»Komm, fremder Mensch!«
Gottfried Kellers Kleider machen Leute nacherzählt in biblischen Bildern
Winfried Rösler
Dass Kleider Leute machen ist sattsam bekannt. Nicht nur wegen Gottfried Kellers Geschichte, sondern auch
so. Aber wegen jener besonders. Deshalb erfreut sie sich eines großen Zuspruchs, weil sie das verständlich Bekannte
nochmals bekannt und verständlich macht.
Das ist vielleicht zu viel des Guten und weniger gut für die Geschichte. Bloß glänzende Fassade ist sie keinesfalls,
sondern vielschichtiges Sprachkunstwerk. Mit vielen Bildern versehen, die biblisch, märchenhaft und auch
theaterträchtig anmuten. Versteckt oftmals im Handlungsgang des Geschehens, das umso sorgsamer nachzuerzählen
ist.
Deckt man sie auf, die Bilder, entbirgt die Geschichte gleichsam eine zweite dazu. Eine ganz alte und eine fast
neue. Eine Komödie und fast eine Tragödie. Eine wunderliche und eine fast unerbittliche. Eine himmlische und
eine fast höllische. Eine mit Aufblühen und eine mit Erstarrung. Eine über das Fremd-Sein und übers Fremd-
Bleiben. Eine, mit einem Fremden am Anfang und am Schluss.
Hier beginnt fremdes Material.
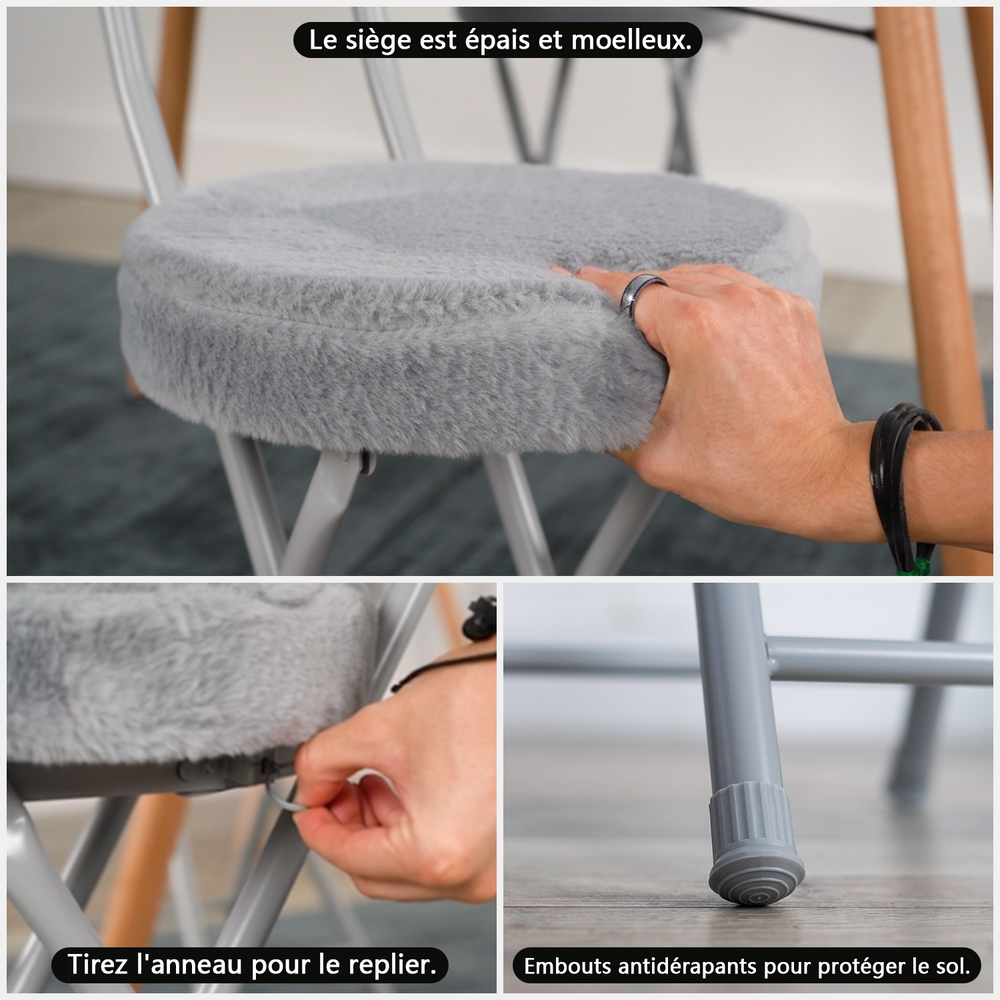 Le siège est épais et moelleux.

Tirez l'anneau pour le replier.

Embouts antidérapants pour protéger le sol.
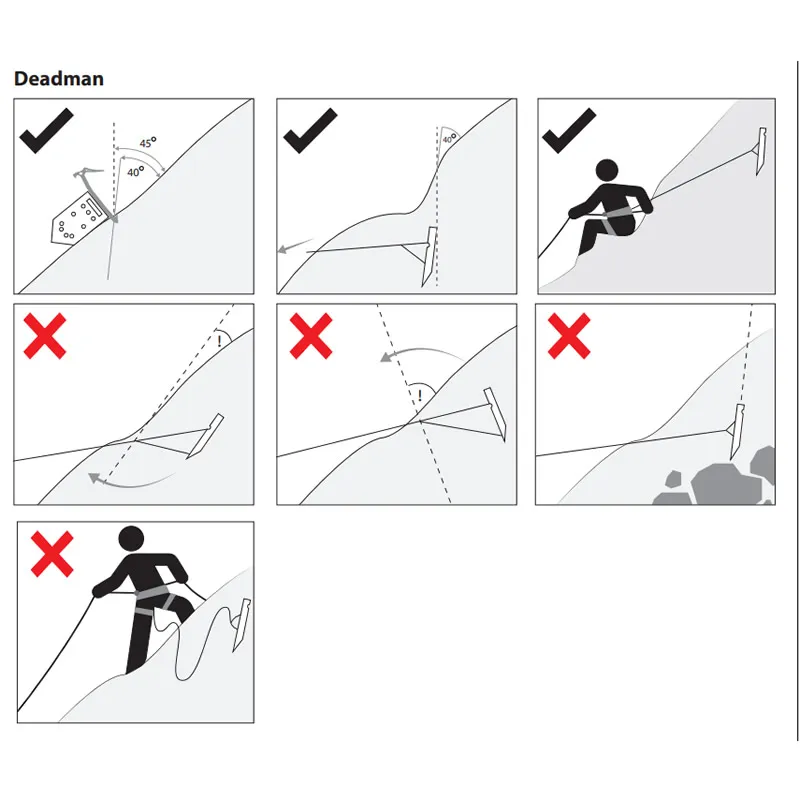 Deadman

45°
40°

40°

!

!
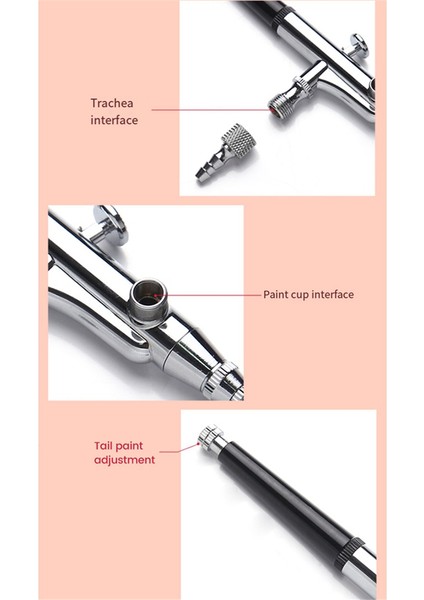 Trachea interface

Paint cup interface

Tail paint adjustment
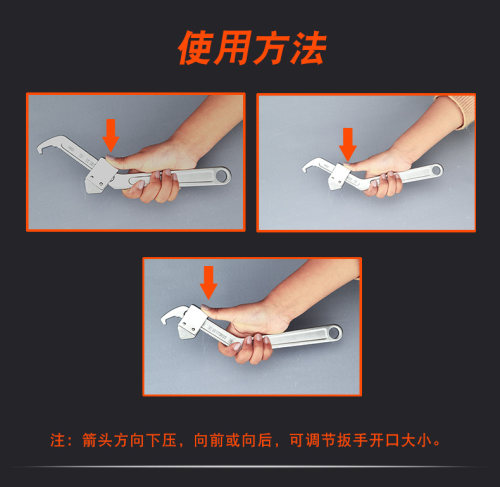 使用方法

注：箭头方向下压，向前或向后，可调节扳手开口大小。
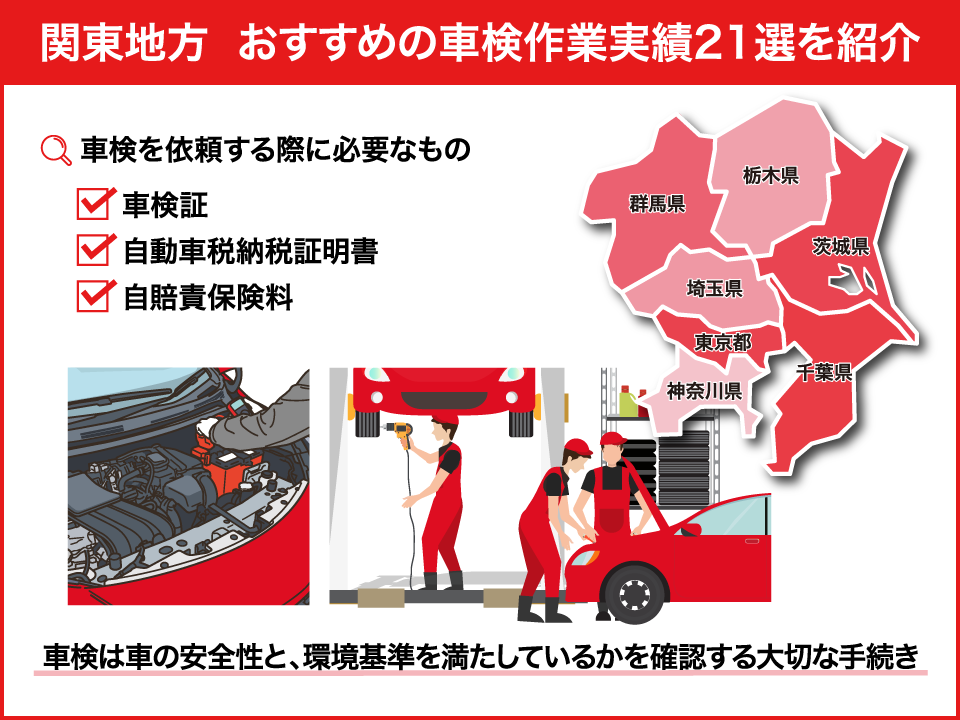 関東地方　おすすめの車検作業実績21選を紹介

車検を依頼する際に必要なもの

車検証

自動車税納税証明書

自賠責保険料

群馬県
栃木県
茨城県
埼玉県
東京都
千葉県
神奈川県

車検は車の安全性と、環境基準を満たしているかを確認する大切な手続き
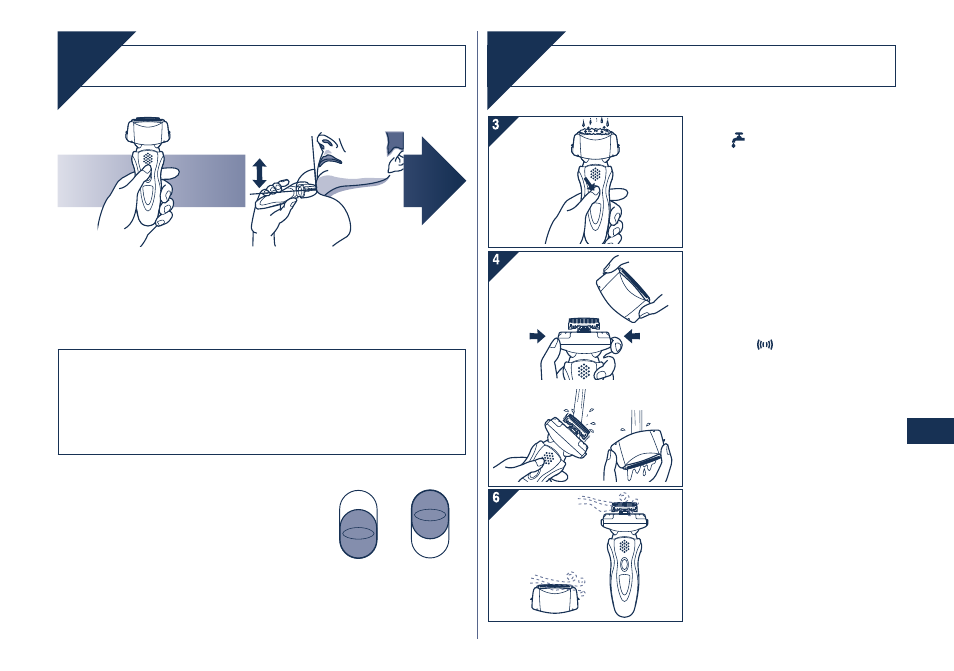 3

4

6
Fremdsein ist die Nabe, um die das Rad sich hier dreht. »Komm, fremder Mensch.« Vielleicht ist das der Kernsatz einer Geschichte, für die Kleider,
Mäntel und Pelzmützen nur Beiwerk. Denn ungeachtet dessen, welche Kleider auch geschneidert, die Figuren kommen aus ihrer Haut nicht heraus.